Setcan now sells an innovative, collapsible training baton that fits easily into a holster, developed by Clive Milligan, a use-of-force instructor and member of the Vancouver Police Department. “We're very selective,” Mr. Bochinski points out. “We have a responsibility to offer our clients only the best.”
Unlike a Taser, the Shocknife was not designed for use as a weapon. “When it comes to our voltages and amps,” Mr. Bochinski says, “they are so far below what a Taser is that (law enforcement) trainers have no concerns about potential harm.”
Law enforcement and military trainers across North America have readily adopted Shocknife's new standard for edged-weapon self-defense training. Sales have extended to 15 countries, including the United States, Britain, Australia, France, Mexico and Germany.
“Shocknife is a revolutionary product that adds a level of realism we cannot replicate with traditional weapons as training devices,” says William R. Daniel II, a major in the U.S. Army.
Mr. Milligan says Setcan has become an international leader in the field of officer safety. By branching out beyond its initial product and into reality-based training, it is teaching what he calls “the measuring stick of police/military training tactics.”
“Research has shown that under acute stressors (facing life-threatening critical incidents) officers that have ‘been there before' ... can kick into auto-pilot, which has been noted to cause them to be successful in resolving the conflict.”
After five years in business, starting with Shocknife, combined revenue for the two firms in 2009 was more than $1 million, with 60 per cent of that represented by Setcan, which has two full-time employees in addition to the founders, and eight part-time instructors.
“We targeted a niche market and branded our product effectively,” Mr. Bochinski says. “Networking with key players, especially at trade shows, we have put great emphasis on client satisfaction and rapid response to any inquiries. We are attentive to all potential buyers. We find that the sales of the training and equipment are naturally symbiotic; the training acts to help market the reality-based props, and vice versa. Growth opportunities are always waiting.”
Setcan also supplies training certification for other organizations.
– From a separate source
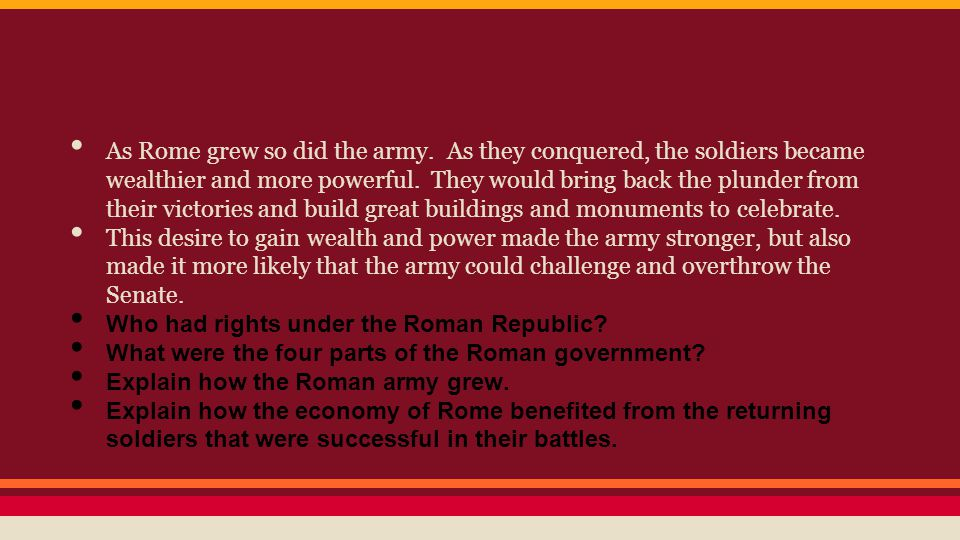 As Rome grew so did the army. As they conquered, the soldiers became wealthier and more powerful. They would bring back the plunder from their victori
In the late 1980s, Quebec-based SNC Technologies was a pioneer in reality-based training, having trademarked Simunition, which allows trainers to use their own or similar weapons to fire special marking cartridges while delivering a painful sting. By 2007, worldwide sales of Simunition had reached $34 million. When SNC was about to be sold to General Dynamics Corp., Mr. Bochinski and Mr. Quail flew to Montreal, met with senior management, and inked a distribution deal where Setcan would conduct Simunition training and issue certification.
Combining Simunition and other courses, Setcan instructors often travel around the world and the company has certified nearly 500 law enforcement instructors in places such as Spain, Switzerland and Singapore.
In 2009, Setcan and Shocknife moved into a 10,000-square-foot site, the largest private law enforcement training facility in the country. Last October, Setcan used the facility to teach a group from the Canadian Navy.
And Mr. Quail, who last year won a prestigious Manning Innovation Award, is writing an instructional work, to act as a reference on human performance under stress, particularly as it relates to survival.What began as an attempt to market a training prop has expanded into making Canada a world centre for a growing industry. And there's more to come. Mr. Bochinski is vague on the concept but his company has a new firearms training product that is set to debut in April.
“We are working with a few U.S. companies in development but it is our product, which we hold the worldwide rights to.”